Well, as it turns out, wanting to perform became more of a need to perform, because with a BFA in Dance, I have finally found my way through enough jobs to land my ideal job: teaching dance. In a small dance studio with a captive audience of seven year olds, I use my flare for performance to make them laugh and teach them to pivot and kick-ball-change and to love dance and performing just as much as I do. I think I may have tricked myself into teaching because the front of a classroom (no matter what type of class) is a sort of stage. So naturally, I feel at home. But I need to be good at my job so I can afford to keep myself afloat, and thus be able to perform with The Dance COLEctive. So here I am, 5 years out of college with my old rosy view of being a Dance Performer, and I. am. performing. on stage with the Dance COLEctive in as many chances as I can force myself into…. But I also get to perform everyday in my job as Miss Olivia, the quirky dance teacher who loves any stage and a willing audience.

Submitted by TDC Dancer Olivia May on Tuesday, November 13, 2012.

Monday, November 5, 2012

Sidelined


So here we are.  After 7 years of dancing with TDC, the 4 years prior spent dancing in college, and the 14 years prior spent dancing in Greenwood, Indiana, it’s pretty self-evident that life has taken some serious turns, some of them unexpected but all of them fulfilling.

And now life has given me another unexpected turn and I find myself in yet another unfamiliar phase in my long-term relationship with dance: on the sidelines. Still at rehearsal, but not necessarily in rehearsal, witnessing the creative process instead of participating in it. It’s a fascinating and disconcerting position to be in. While watching my fellow dancers work, even now, only a month removed from creating material myself, I get lost in what they are doing and creating, watching them work as I would watch a dance concert, with enjoyment and a complete lack of understanding of how hard each dancer is working. Watching the process I was just recently a part of, it is remarkably startling how immediately lost that sense of work, frustration, and struggle is.

This year’s new work offers particular challenges in the way Margi has gone about structuring the creative process – structuring it as such that there is no structure as to what a dancer can do, but only addressing what they CANNOT.  Rather than having a list of qualities, actions, moments, to include, dancers only have a list of what they cannot do – navigating the movement invention period with each other through individual “blind spots” if you will. Again, fascinating to watch, particularly the movement, duets, and group phrases that have been created, but upon flopping down on the floor at 10pm, I see complete exhaustion on the dancers’ faces. Not just physical exhaustion, but mental – mentally drained and spent.

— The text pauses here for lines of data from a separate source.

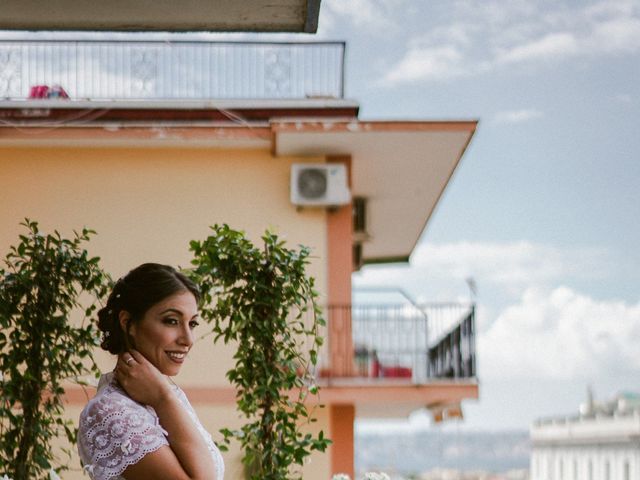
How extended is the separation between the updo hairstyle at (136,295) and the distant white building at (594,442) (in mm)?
42246

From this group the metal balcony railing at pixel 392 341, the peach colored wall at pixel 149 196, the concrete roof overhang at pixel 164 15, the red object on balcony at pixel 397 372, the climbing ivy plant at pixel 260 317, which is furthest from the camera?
the red object on balcony at pixel 397 372

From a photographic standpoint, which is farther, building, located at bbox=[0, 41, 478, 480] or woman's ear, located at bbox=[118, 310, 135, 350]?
building, located at bbox=[0, 41, 478, 480]

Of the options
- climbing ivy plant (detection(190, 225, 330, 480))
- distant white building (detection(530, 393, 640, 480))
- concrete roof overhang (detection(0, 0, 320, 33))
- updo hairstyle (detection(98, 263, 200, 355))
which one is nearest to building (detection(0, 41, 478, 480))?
climbing ivy plant (detection(190, 225, 330, 480))

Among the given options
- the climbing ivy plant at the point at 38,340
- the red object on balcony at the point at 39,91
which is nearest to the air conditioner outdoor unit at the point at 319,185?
the red object on balcony at the point at 39,91

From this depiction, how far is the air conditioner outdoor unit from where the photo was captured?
10172mm

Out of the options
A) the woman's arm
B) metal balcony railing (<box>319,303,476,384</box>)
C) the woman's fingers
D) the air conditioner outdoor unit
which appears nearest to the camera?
the woman's arm

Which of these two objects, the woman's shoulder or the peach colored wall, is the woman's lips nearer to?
the woman's shoulder

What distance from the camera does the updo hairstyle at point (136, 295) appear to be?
220 centimetres

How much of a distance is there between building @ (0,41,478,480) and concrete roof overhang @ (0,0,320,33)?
6447mm

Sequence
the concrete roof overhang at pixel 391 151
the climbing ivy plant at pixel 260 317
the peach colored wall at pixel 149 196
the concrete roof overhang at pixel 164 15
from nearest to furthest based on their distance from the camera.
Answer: the concrete roof overhang at pixel 164 15 → the climbing ivy plant at pixel 260 317 → the concrete roof overhang at pixel 391 151 → the peach colored wall at pixel 149 196

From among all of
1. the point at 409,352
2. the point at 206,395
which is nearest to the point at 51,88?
the point at 206,395

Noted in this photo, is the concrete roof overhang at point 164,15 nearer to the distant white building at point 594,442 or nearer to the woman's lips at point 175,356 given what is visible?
the woman's lips at point 175,356

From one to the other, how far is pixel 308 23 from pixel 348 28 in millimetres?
7862

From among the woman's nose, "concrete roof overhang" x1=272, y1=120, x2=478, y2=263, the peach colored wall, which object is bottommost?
the woman's nose
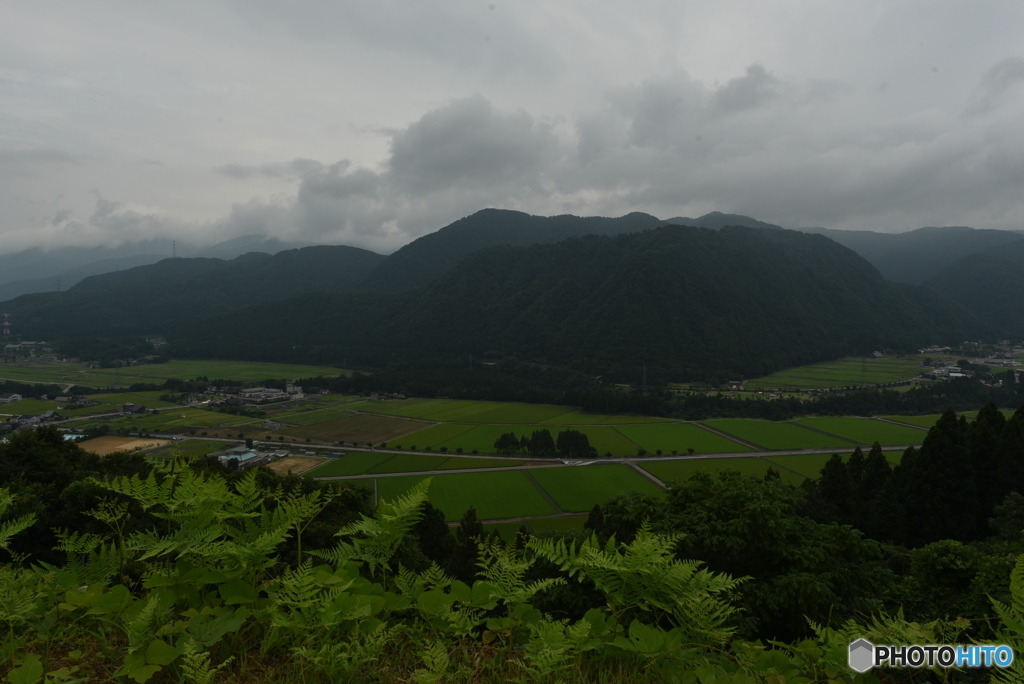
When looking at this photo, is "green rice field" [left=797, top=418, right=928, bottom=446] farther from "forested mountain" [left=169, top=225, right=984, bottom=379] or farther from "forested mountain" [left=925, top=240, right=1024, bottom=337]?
"forested mountain" [left=925, top=240, right=1024, bottom=337]

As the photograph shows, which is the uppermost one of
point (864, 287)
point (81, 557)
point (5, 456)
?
point (864, 287)

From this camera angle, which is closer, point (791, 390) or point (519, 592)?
point (519, 592)

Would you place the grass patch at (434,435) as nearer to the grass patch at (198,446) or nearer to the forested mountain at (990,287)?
the grass patch at (198,446)

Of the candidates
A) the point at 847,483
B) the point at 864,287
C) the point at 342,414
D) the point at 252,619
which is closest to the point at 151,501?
the point at 252,619

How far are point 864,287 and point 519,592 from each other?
645 ft

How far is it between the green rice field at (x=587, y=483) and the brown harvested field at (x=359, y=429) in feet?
71.9

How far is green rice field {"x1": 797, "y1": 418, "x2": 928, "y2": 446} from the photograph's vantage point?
2065 inches

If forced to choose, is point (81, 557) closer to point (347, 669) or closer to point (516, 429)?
point (347, 669)

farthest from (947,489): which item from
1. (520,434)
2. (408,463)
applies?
(520,434)

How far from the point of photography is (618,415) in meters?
71.8

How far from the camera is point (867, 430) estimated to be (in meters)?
57.2

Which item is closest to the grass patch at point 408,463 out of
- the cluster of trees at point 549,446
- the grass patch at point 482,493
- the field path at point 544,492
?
the grass patch at point 482,493

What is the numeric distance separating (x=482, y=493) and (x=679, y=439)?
2828cm

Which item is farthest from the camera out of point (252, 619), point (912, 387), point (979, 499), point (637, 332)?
point (637, 332)
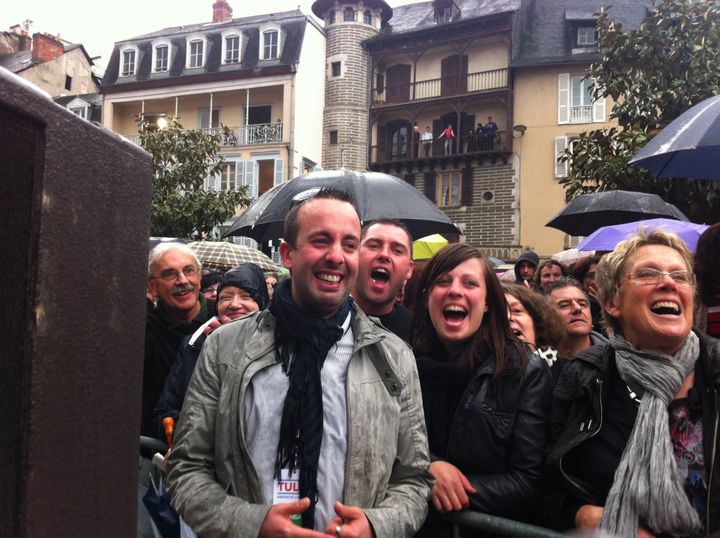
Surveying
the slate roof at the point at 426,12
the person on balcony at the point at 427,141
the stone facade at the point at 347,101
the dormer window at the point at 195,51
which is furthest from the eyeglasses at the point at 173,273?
the dormer window at the point at 195,51

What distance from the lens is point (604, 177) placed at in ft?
29.9

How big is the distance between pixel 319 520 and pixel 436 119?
2767 centimetres

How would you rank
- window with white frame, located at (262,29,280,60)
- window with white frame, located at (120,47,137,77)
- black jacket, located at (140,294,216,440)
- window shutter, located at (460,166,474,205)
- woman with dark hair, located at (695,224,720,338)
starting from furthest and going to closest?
window with white frame, located at (120,47,137,77)
window with white frame, located at (262,29,280,60)
window shutter, located at (460,166,474,205)
black jacket, located at (140,294,216,440)
woman with dark hair, located at (695,224,720,338)

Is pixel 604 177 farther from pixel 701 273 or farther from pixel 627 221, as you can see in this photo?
pixel 701 273

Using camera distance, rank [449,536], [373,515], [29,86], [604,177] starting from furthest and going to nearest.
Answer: [604,177] < [449,536] < [373,515] < [29,86]

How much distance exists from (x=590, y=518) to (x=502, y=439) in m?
0.40

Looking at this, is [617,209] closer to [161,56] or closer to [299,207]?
[299,207]

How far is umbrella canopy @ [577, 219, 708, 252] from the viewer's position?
5.25m

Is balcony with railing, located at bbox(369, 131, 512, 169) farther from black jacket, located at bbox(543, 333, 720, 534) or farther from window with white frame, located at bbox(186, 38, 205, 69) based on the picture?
black jacket, located at bbox(543, 333, 720, 534)

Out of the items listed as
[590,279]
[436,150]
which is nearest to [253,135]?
[436,150]

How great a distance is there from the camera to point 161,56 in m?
31.2

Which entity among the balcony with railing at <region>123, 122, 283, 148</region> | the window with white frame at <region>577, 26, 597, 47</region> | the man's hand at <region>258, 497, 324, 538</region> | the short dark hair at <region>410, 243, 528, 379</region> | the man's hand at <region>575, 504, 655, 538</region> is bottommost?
the man's hand at <region>575, 504, 655, 538</region>

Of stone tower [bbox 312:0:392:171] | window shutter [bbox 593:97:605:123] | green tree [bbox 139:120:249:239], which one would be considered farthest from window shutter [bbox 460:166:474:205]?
green tree [bbox 139:120:249:239]

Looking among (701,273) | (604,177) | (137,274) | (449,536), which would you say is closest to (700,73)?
(604,177)
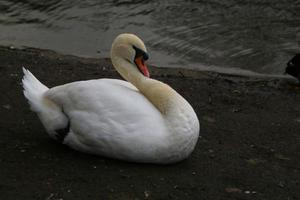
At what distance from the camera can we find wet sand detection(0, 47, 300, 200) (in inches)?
195

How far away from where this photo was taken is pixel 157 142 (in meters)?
5.23

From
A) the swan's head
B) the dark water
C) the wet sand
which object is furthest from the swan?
the dark water

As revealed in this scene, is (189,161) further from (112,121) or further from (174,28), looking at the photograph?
(174,28)

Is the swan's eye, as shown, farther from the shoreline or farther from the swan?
the shoreline

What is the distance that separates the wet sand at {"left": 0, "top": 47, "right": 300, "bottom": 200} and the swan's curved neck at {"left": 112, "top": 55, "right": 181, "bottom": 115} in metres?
0.52

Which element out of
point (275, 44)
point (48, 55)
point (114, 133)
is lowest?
point (275, 44)

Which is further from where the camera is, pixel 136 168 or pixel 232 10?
pixel 232 10

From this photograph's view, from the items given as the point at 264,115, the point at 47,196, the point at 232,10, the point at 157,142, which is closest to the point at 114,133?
the point at 157,142

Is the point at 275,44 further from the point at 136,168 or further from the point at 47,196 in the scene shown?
the point at 47,196

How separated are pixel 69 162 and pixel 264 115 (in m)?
2.78

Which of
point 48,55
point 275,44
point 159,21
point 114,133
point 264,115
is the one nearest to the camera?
point 114,133

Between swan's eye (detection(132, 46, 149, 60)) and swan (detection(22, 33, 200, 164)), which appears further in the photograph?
swan's eye (detection(132, 46, 149, 60))

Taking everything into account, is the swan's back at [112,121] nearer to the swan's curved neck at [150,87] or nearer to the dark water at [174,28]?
the swan's curved neck at [150,87]

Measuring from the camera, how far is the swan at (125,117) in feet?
17.1
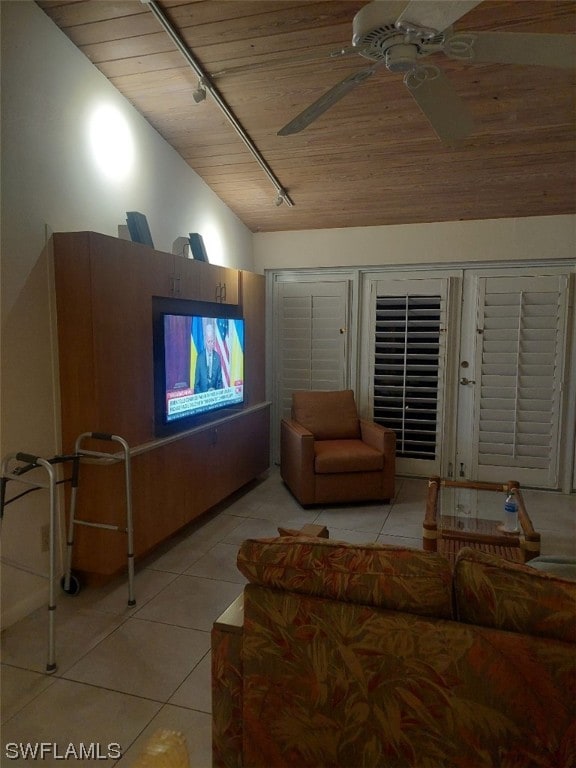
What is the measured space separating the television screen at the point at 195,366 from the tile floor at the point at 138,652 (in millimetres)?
858

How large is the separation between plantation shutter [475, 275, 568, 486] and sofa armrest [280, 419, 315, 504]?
1.68 m

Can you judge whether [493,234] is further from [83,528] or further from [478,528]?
[83,528]

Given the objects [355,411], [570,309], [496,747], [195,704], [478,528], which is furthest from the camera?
[355,411]

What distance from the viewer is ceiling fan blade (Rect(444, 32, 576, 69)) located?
62.4 inches

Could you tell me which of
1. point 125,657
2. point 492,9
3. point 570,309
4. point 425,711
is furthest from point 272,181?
point 425,711

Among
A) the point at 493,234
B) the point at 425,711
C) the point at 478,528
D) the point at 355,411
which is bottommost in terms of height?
the point at 478,528

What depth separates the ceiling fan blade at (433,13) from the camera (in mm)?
1361

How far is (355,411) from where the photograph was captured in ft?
15.1

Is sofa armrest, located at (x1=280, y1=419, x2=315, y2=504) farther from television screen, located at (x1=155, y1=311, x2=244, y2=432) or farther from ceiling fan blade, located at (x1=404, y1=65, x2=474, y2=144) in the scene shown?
ceiling fan blade, located at (x1=404, y1=65, x2=474, y2=144)

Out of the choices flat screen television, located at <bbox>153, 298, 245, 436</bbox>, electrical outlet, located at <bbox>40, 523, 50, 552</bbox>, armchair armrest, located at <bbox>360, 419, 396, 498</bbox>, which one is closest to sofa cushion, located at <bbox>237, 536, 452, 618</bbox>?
electrical outlet, located at <bbox>40, 523, 50, 552</bbox>

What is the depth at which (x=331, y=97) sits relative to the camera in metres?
1.98

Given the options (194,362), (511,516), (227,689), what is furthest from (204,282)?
(227,689)

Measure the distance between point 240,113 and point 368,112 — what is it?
79cm

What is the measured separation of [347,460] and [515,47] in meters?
2.82
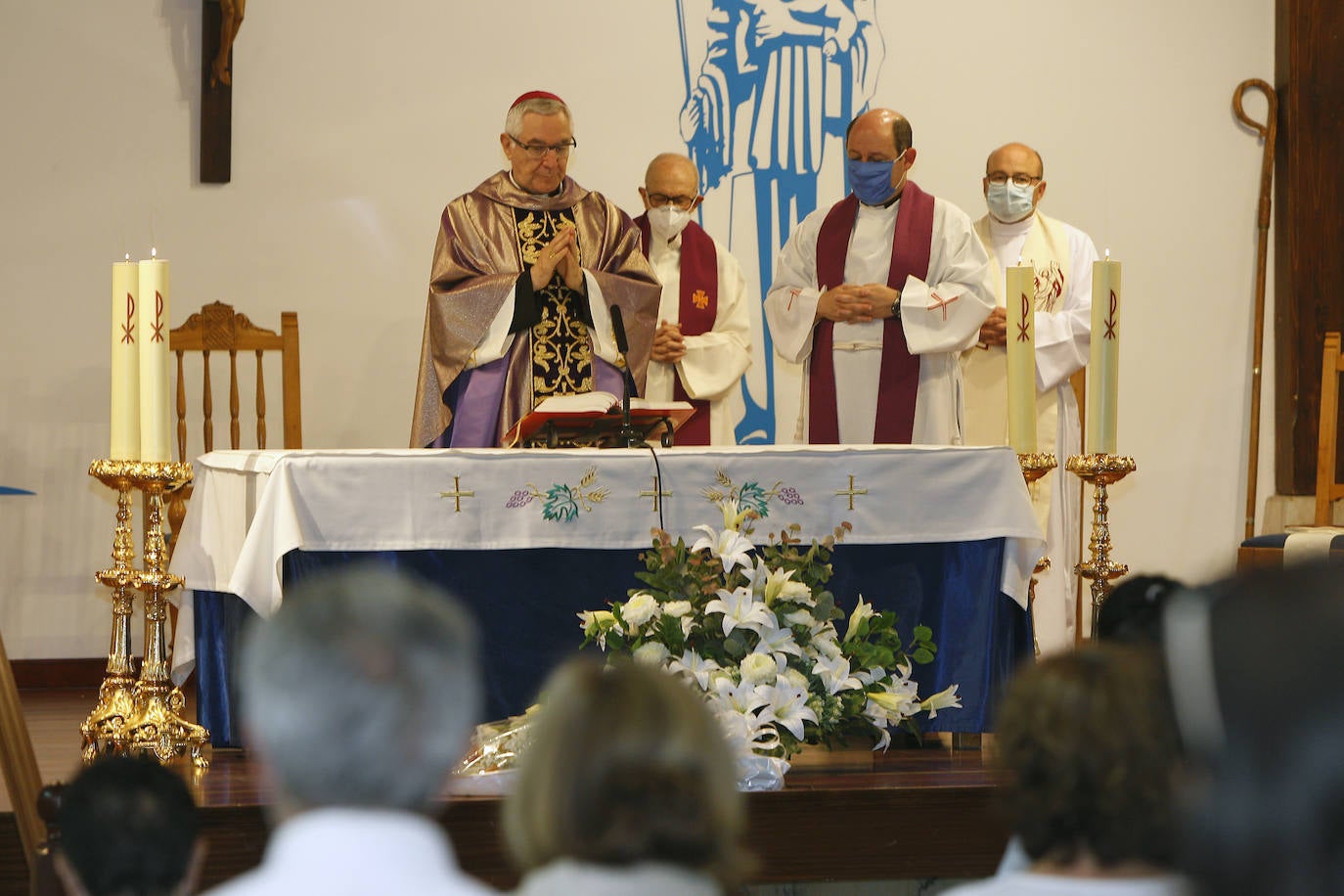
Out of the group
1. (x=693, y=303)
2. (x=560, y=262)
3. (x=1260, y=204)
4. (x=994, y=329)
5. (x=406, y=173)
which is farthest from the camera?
(x=1260, y=204)

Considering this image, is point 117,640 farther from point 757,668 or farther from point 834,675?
point 834,675

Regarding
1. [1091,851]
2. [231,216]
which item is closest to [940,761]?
[1091,851]

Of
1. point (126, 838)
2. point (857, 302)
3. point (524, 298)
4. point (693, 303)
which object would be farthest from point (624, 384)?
point (126, 838)

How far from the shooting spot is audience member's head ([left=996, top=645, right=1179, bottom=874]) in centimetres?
136

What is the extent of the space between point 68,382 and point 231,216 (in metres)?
0.96

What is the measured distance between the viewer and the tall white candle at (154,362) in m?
3.62

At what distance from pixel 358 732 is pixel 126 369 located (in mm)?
2624

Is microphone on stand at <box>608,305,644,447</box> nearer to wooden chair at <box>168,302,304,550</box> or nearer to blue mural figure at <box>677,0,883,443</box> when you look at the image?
wooden chair at <box>168,302,304,550</box>

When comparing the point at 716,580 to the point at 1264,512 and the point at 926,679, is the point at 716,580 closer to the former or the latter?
the point at 926,679

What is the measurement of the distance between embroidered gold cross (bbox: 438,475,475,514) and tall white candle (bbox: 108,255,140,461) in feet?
2.40

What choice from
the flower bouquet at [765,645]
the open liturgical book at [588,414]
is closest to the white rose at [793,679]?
the flower bouquet at [765,645]

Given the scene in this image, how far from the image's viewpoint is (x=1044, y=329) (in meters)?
6.42

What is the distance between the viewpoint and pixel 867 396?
569cm

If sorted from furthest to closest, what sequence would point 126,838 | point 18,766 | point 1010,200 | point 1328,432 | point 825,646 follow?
point 1010,200, point 1328,432, point 825,646, point 18,766, point 126,838
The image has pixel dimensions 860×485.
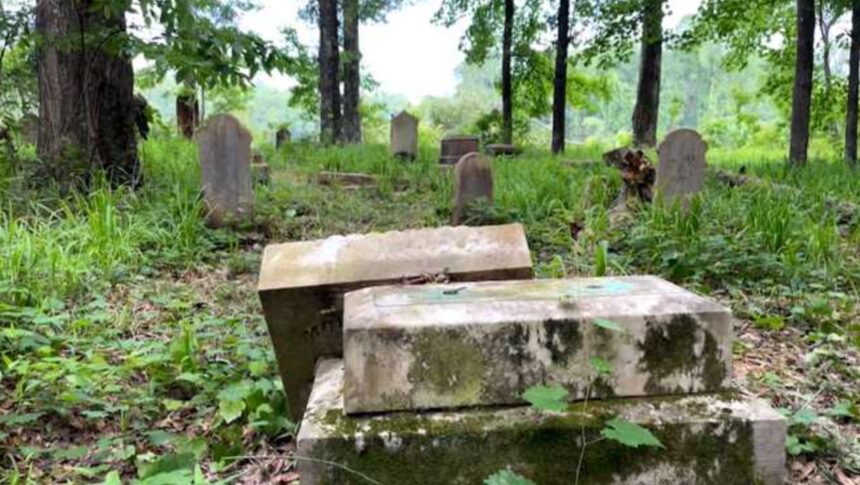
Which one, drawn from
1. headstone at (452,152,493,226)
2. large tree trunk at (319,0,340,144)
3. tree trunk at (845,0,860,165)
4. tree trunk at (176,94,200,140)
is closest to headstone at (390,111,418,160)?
large tree trunk at (319,0,340,144)

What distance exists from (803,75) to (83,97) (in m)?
8.92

Regardless of how awkward and tense the dancers say they feel in these awkward and tense relationships they are creating, they are delving into areas of self and creativity that I have not yet been witness to in my time in TDC. In my observation, it’s not without some twinges of jealousy that I am not a part of this process with them, but then again, I would also be missing the bigger picture of creativity, instead, stuck in my own frustration and exhaustion at the process.

Which is better? Jury’s still out. I never anticipated myself just sitting on the sidelines in my dance career, but I must say throughout my life, it is those situations I least anticipated that I learned the most. 

Submitted by TDC Dancer Kaitlin Bishop on Monday, November 5, 2012.